You can explore the full range of our past activities, including major research projects, publications, workshops, panel discussions, presentations, symposia and Open Spaces, here.
Principles:
We are working to widen access to, and engagement and experimentation with, Chekhov Technique within arts practice and beyond, by supporting and facilitating a growing and diverse artistic community that recognizes the importance of:
- Collaborative and relational practice
- Open-hearted, open-minded, and playful exchange
- Training and practice that is socially engaged
- Diversity, difference and experimentation
- Critical friendship
- Mentoring and support
- A dynamic and accessible relationship between practice, research and the professional sector
- Sharing new practices, discourses, and experiments with the wider arts and cultural sector and practice taking place beyond the theatre
- The need to question, explore and develop existing structures of training and performance making in both playful and radical ways
Read our full mission statement here
Why Chekhov Technique?
Michael Chekhov (1891-1955) was an innovative and collaborative Russian actor, director, teacher and early devised theatre maker. The Collective believes that his Technique has much to offer contemporary practitioners working with and beyond the theatre. We are particularly interested in the following aspects of Chekhov’s methods and principles:
- It is an imaginatively embodied technique that is participant-centred, empowering and playful.
- It is a holistic and relational practice underpinned by ensemble theatre making and ethical group work.
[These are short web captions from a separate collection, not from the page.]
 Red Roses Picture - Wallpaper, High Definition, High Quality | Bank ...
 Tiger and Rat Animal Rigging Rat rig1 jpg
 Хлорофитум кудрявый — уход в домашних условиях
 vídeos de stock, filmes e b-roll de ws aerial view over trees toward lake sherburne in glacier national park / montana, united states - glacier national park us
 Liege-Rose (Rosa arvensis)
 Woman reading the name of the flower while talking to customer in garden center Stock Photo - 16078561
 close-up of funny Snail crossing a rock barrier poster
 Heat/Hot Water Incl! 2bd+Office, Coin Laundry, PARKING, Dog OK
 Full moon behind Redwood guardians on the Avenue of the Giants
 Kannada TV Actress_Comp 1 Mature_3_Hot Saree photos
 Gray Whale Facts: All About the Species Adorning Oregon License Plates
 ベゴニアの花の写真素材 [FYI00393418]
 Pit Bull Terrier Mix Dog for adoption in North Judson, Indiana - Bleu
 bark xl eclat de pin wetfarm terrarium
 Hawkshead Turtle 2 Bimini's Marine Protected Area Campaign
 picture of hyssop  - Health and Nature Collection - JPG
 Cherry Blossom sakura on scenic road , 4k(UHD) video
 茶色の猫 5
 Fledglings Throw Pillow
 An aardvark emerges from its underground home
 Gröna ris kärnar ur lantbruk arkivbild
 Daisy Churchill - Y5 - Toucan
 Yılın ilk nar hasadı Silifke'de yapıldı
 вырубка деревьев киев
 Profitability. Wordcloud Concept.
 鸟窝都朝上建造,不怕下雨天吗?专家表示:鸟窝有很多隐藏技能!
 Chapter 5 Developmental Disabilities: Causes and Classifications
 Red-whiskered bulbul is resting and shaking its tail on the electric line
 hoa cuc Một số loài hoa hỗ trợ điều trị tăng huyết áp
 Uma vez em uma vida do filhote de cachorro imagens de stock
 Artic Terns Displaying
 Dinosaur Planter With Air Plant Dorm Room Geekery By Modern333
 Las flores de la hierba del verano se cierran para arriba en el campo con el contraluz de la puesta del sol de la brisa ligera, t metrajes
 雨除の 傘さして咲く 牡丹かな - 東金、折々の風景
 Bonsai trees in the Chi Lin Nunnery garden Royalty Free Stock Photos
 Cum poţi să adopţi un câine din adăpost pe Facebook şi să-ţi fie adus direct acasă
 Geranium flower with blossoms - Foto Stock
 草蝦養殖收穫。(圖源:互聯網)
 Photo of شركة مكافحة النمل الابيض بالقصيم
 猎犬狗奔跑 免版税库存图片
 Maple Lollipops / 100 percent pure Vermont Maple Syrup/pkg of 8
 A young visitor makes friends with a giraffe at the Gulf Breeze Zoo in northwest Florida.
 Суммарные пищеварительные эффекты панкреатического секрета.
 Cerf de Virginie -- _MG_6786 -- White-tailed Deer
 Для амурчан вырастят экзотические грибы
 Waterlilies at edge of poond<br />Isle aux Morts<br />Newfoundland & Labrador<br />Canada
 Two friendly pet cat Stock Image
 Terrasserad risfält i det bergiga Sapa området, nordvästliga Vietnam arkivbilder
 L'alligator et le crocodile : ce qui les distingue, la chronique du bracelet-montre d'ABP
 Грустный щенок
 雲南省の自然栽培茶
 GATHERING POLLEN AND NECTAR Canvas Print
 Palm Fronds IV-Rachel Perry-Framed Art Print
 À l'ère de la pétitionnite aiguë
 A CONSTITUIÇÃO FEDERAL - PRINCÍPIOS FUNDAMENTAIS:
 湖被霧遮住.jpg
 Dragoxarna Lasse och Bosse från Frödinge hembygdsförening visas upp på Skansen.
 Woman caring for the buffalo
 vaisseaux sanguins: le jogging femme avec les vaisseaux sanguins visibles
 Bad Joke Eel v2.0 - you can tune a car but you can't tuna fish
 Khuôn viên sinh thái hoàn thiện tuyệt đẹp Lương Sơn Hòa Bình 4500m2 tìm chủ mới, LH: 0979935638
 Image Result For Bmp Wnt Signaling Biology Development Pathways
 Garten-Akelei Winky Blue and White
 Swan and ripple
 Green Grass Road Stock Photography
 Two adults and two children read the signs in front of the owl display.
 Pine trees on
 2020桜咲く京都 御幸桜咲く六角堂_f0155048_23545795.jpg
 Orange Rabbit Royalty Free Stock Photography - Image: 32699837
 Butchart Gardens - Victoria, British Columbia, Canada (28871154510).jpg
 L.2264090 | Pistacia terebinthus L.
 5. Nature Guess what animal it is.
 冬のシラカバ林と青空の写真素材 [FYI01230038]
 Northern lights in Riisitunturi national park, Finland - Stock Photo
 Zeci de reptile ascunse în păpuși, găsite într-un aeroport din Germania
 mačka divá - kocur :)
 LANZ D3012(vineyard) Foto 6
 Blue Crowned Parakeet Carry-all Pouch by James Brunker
- It does not require actors, or participants, to mine their own personal memories and experiences for character work. Instead it seeks and celebrates difference, diversity, transformation and originality.
- It is based on the belief that the actor/participant is a creative in their own right and should never be merely servant to writers, directors or designers in a making process, or teachers in a learning process, but empowered and equal.
- It can be used for a wide range of styles and modes of historic and contemporary theatre and screen and it blends well with other performance practices.
- It has great potential for application beyond the arts sector, with just one example being the use of the technique in social, applied and therapeutic contexts (this is the theme of our next major research project, with further announcements coming soon).